MPI Link-Checker measures the bandwidth and latency between all nodes in a cluster then summarizes the data graphically so you
can easily spot problem nodes. The MPI Link-Checker tool detects issues with processor caching,
motherboards, PCI busses, BIOS's, riser cards and PCI interconnects. It can even detect intermittent cables
and cross bar switches!
MPI Link-Checker initiates an MPI
application on each node and then uses it to collect data. It then displays a pair of screen plots
that show the latency and bandwidth between all pairs of nodes in the system. It has a number of features
that make it easy to discover interesting data about a cluster. For example, if a particular node has some
problem with its PCI bus that is impacting the performance of that node, the problem might manifest itself
as a small reduction in bandwidth or increase in latency. Problems like this are very difficult to spot
unless you have a tool like this.
MPI Link-Checker makes it possible to identify a node that is under-performing by using different
statistical methods to accumulate data. The problem node shows up as a large dark cross on the image.

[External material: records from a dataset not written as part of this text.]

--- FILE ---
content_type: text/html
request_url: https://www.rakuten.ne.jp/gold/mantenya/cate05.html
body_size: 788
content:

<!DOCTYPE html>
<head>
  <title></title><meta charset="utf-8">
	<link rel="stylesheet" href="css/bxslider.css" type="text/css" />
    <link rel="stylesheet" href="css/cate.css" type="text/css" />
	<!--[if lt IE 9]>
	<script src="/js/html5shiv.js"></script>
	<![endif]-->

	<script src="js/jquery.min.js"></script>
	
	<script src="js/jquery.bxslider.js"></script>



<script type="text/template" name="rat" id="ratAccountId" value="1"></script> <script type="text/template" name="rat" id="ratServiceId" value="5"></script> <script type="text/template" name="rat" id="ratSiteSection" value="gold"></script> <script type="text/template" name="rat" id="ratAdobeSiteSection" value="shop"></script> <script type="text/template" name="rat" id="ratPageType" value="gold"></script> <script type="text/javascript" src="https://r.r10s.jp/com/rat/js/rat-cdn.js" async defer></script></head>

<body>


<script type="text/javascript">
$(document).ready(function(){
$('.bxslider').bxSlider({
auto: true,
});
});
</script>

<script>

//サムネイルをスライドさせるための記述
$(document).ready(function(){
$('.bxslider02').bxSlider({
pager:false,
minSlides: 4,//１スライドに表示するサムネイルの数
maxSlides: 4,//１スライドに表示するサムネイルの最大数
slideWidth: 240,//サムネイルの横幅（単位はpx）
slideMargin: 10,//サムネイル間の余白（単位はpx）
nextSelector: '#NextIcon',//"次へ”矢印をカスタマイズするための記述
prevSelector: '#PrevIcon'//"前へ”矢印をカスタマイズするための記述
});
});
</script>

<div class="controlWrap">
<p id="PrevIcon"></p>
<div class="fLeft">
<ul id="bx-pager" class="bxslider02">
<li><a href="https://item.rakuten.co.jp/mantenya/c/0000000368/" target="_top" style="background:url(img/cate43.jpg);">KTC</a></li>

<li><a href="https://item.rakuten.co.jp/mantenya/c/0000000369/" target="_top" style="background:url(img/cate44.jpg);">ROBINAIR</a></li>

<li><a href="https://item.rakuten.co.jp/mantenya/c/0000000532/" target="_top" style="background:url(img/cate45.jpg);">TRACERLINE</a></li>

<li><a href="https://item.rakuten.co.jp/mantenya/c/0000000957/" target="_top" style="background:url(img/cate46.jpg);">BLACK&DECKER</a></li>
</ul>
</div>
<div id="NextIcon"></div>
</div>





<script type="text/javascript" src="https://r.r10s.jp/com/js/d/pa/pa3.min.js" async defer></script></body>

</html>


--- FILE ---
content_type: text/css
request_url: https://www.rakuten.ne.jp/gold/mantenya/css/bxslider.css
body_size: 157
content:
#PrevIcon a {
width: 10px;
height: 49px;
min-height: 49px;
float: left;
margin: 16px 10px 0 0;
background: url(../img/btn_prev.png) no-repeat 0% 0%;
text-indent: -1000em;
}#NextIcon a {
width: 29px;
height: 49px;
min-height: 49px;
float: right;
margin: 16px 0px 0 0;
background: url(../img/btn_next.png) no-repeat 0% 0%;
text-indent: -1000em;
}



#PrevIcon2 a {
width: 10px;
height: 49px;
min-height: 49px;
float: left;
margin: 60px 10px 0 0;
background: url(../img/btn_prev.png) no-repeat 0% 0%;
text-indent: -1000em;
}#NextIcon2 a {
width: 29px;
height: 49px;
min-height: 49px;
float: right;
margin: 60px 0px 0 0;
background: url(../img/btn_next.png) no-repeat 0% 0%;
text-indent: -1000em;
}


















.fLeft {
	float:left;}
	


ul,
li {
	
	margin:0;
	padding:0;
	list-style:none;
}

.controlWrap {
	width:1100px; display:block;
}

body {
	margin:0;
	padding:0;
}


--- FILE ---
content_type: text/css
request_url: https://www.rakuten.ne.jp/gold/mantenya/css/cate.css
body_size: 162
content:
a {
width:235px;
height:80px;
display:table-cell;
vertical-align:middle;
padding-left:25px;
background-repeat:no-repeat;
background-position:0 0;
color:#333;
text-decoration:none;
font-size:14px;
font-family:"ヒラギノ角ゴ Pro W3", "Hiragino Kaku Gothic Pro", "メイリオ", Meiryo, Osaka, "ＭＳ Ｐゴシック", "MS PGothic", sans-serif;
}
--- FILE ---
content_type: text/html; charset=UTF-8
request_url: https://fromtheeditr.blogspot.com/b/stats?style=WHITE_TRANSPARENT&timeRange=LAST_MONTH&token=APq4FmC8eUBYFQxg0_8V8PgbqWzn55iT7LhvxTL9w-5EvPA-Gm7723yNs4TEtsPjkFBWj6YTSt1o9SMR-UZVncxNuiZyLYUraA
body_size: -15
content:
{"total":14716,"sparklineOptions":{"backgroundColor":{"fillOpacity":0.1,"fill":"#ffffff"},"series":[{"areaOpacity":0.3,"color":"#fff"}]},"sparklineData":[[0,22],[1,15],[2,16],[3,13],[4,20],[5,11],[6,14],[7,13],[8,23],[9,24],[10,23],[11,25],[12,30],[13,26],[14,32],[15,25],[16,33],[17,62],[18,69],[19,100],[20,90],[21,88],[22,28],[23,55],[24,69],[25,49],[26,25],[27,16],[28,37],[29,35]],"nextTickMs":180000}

If there is more than one such node, a number of crosses will appear. The tool picks up gross problems,
such as communications links that are not working or that are experiencing data errors, and subtle problems
- links that appear to be working, but are not working reliably. At the end of the day, the tool doesn't
tell you precisely what the cause of the problem is, just where the problem is, along with the fact that
In Microway's production environment, MPI Link-Checker picks up issues with clusters that have been
burned in and validated about 50% of the time. Many of these issues are simple ones that do not manifest
themselves by simply running MPI validation suites. For example, all that it takes to slow up a PCI bus
is for a BIOS to incorrectly set up a particular slot or for a manufacturer to ship a riser that works
at 66 MHz but not at 133 MHz. These minor mishaps occur all the time all the time and are very difficult
to spot. Often all it takes to slow down an entire cluster running an MPI "fork and join" style application
is for a single node to run slower than the rest. This is also the reason why veteran cluster users don't
add new nodes to old clusters: the resulting cluster runs only as fast as the slowest nodes.
MPI Link-Checker can also be used to gather interesting statistics about your cluster that will help you
to design algorithms that run efficiently on it. Self-connected regions of a cluster show up on the screen
in a uniform color. Regions that are disconnected from other regions by connectivity barriers also are easy
to spot. These barriers are a result of the fact that in many clusters, nearby nodes are connected by single
or double hops through the switch. As a rule, the latency between two nodes increases with the number of hops
through which they are connected. Regions connected by a single hop will show up lighter on the screen than
regions connected by two hops. While the tool colors the screen with different colored boxes to represent
the observed latency and bandwidths, it can also be set up to display the observed numbers on the graphic,
and also to show detailed data for any connection on the screen below the graphic. MPI Link-Checker does this
in real time. On large clusters, it takes a while with the current version to collect the n-squared pieces of
information, and the representation loses detail. However, our tool makes it possible to drill down into
any section of a cluster and recover the information for specific nodes or specific regions.
Fast-Check provides a simple text based check of the cluster. When running on
very large clusters, the standard Link-Checker may take minutes per pass.
Fast-Check performs fewer total connections yet still tests every node. In as
little as 5 to 10 seconds, you can get bandwidth and latency information as
well as alerts to any problematic nodes.